----- Passage to read
Supreme Court Puts Texas Election Map Dispute On Hold

A last-minute Supreme Court order leaves Texas congressional candidates in limbo as legal battles over gerrymandering and voting rights intensify ahead of the 2026 elections.

Political drama is once again unfolding in Texas, where the fate of congressional districts—and potentially the balance of power in the U.S. House of Representatives—hangs in the balance. In a whirlwind of court rulings, appeals, and last-minute legal maneuvers, the state’s 2025 redistricting map has become a lightning rod for controversy, pitting Republican lawmakers against federal judges, and leaving candidates and election officials in a state of limbo.

It all began last summer, when Texas Republicans, at the request of former President Donald Trump, redrew the state’s congressional map. The aim? To secure up to five additional House seats for the GOP in the pivotal 2026 midterm elections. The move was bold, and, as it turns out, deeply contentious. According to The Dallas Morning News, the new map was quickly challenged in federal court, with plaintiffs alleging that it amounted to racial gerrymandering designed to dilute the voting power of minority communities.
----------
• [Required work]:
[1] From the article on the Texas election map, list the groups of people that the sentence beginning "In a whirlwind of court rulings" says the map pits against each other or leaves in limbo.
[2] Please copy the part of the article on the Texas election map word for word, starting at "It all began" and ending at "of minority communities.".
----- Data excerpt
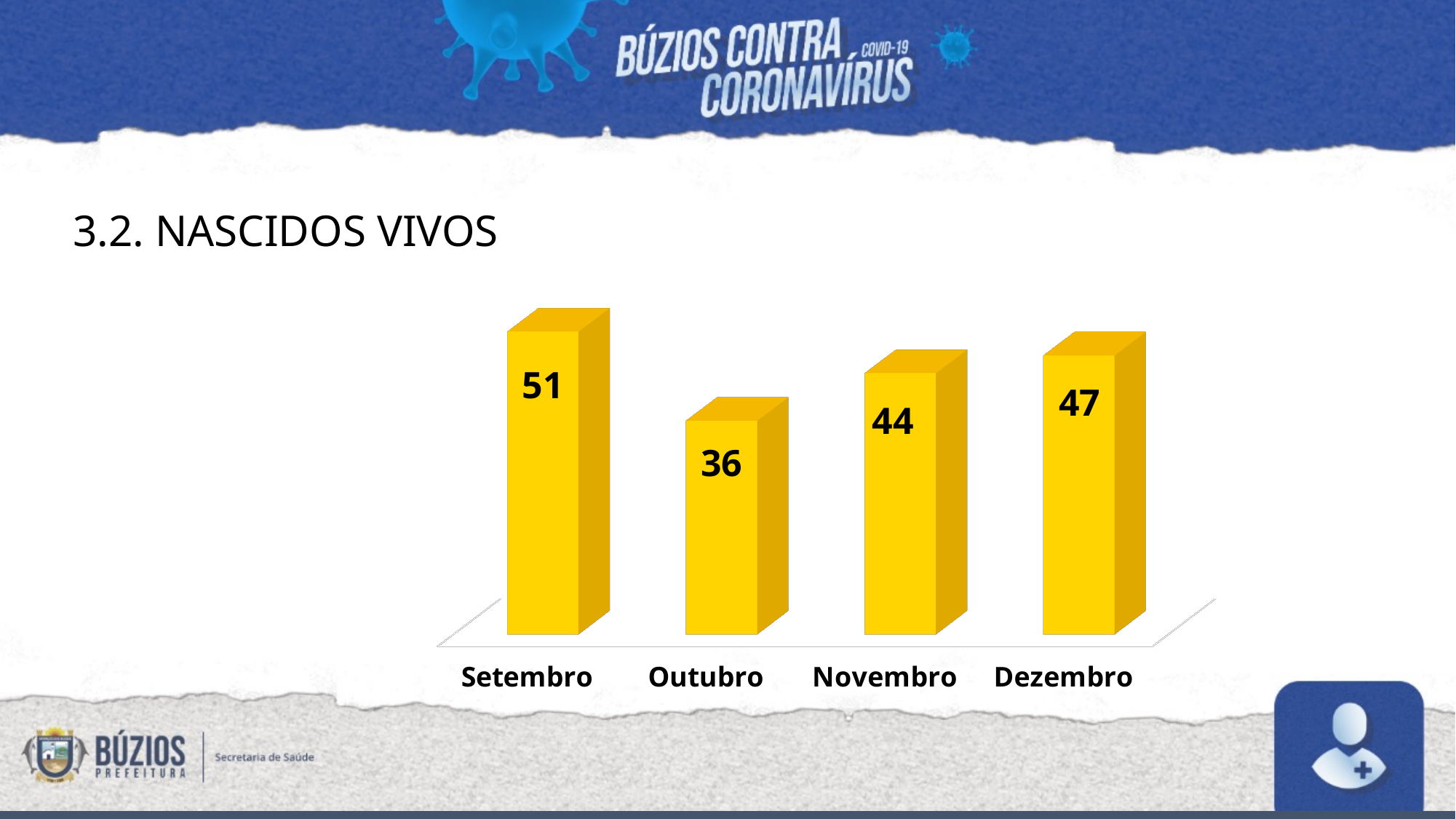
What is the difference between the values for Setembro and Outubro? 15 What is the value for Novembro? 44 What is the difference between the values for Dezembro and Novembro? 3 What is the value for Setembro? 51 Which is larger, the value for Novembro or the value for Dezembro? Dezembro What is the value for Outubro? 36 What is the value for Dezembro? 47 Which month has the lowest value? Outubro What kind of chart is shown on the slide? Bar chart How many months are shown in the chart? 4 Which month has the highest value? Setembro What is the title of the section containing the chart? 3.2. NASCIDOS VIVOS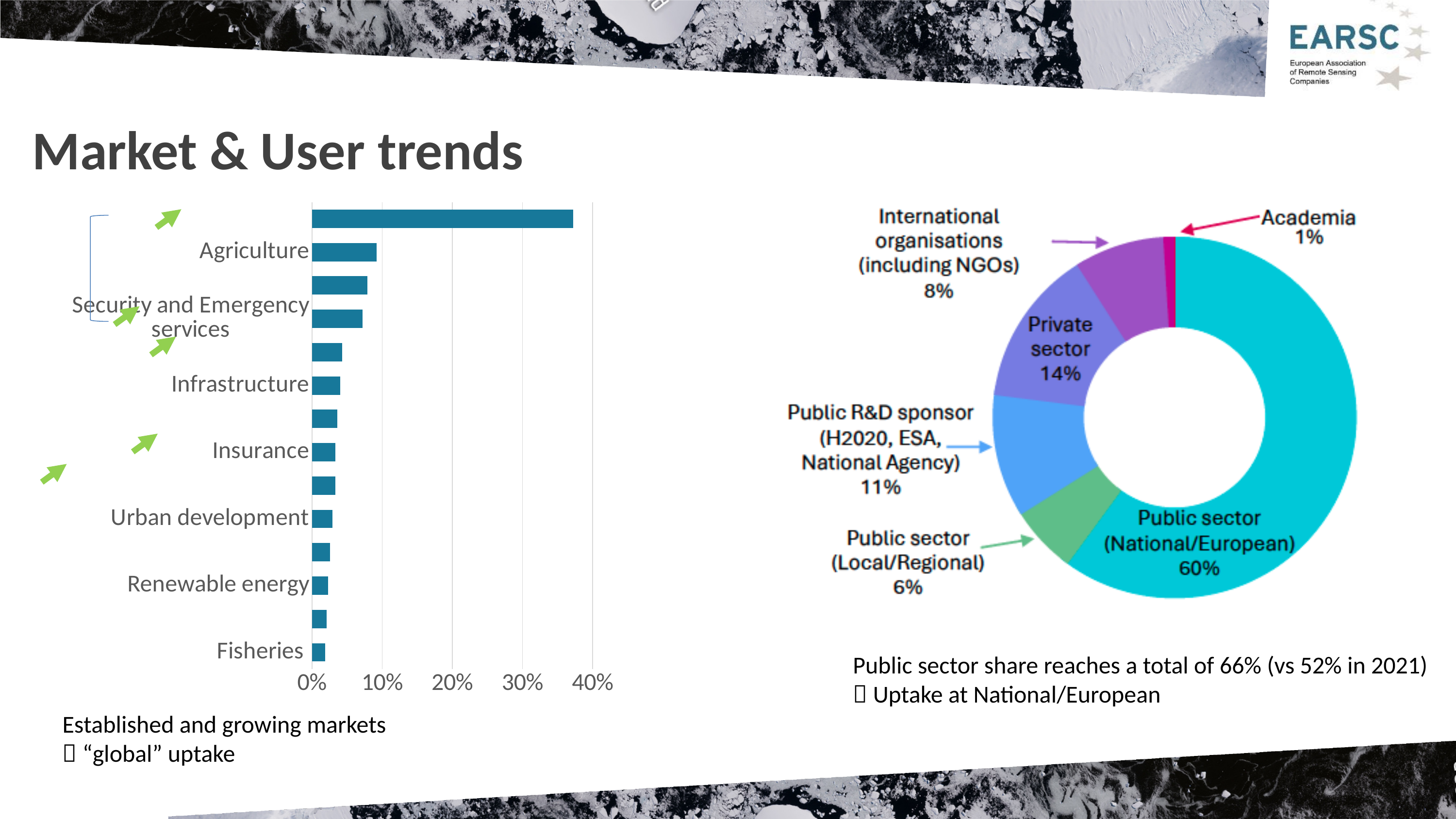
In the pie chart on the right, what share does Public R&D sponsor (H2020, ESA, National Agency) have? 11% In the pie chart on the right, what is the difference between the Private sector share and the International organisations (including NGOs) share? 6% In the pie chart on the right, which is larger: Public sector (Local/Regional) or International organisations (including NGOs)? International organisations (including NGOs) In the bar chart on the left, which is larger: Agriculture or Fisheries? Agriculture In the pie chart on the right, what share does Private sector have? 14% How many slices does the pie chart on the right have? 6 In the bar chart on the left, is the value for Agriculture greater or less than 10%? less What kind of chart is shown on the left of the slide? Bar chart In the pie chart on the right, what share does Public sector (National/European) have? 60% In the pie chart on the right, which category has the smallest share? Academia In the bar chart on the left, is the longest bar greater or less than 30%? greater In the pie chart on the right, which category has the largest share? Public sector (National/European)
----------
• [Answer set]:
[1] Republican lawmakers, federal judges, candidates, election officials

[2]
It all began last summer, when Texas Republicans, at the request of former President Donald Trump, redrew the state’s congressional map. The aim? To secure up to five additional House seats for the GOP in the pivotal 2026 midterm elections. The move was bold, and, as it turns out, deeply contentious. According to The Dallas Morning News, the new map was quickly challenged in federal court, with plaintiffs alleging that it amounted to racial gerrymandering designed to dilute the voting power of minority communities.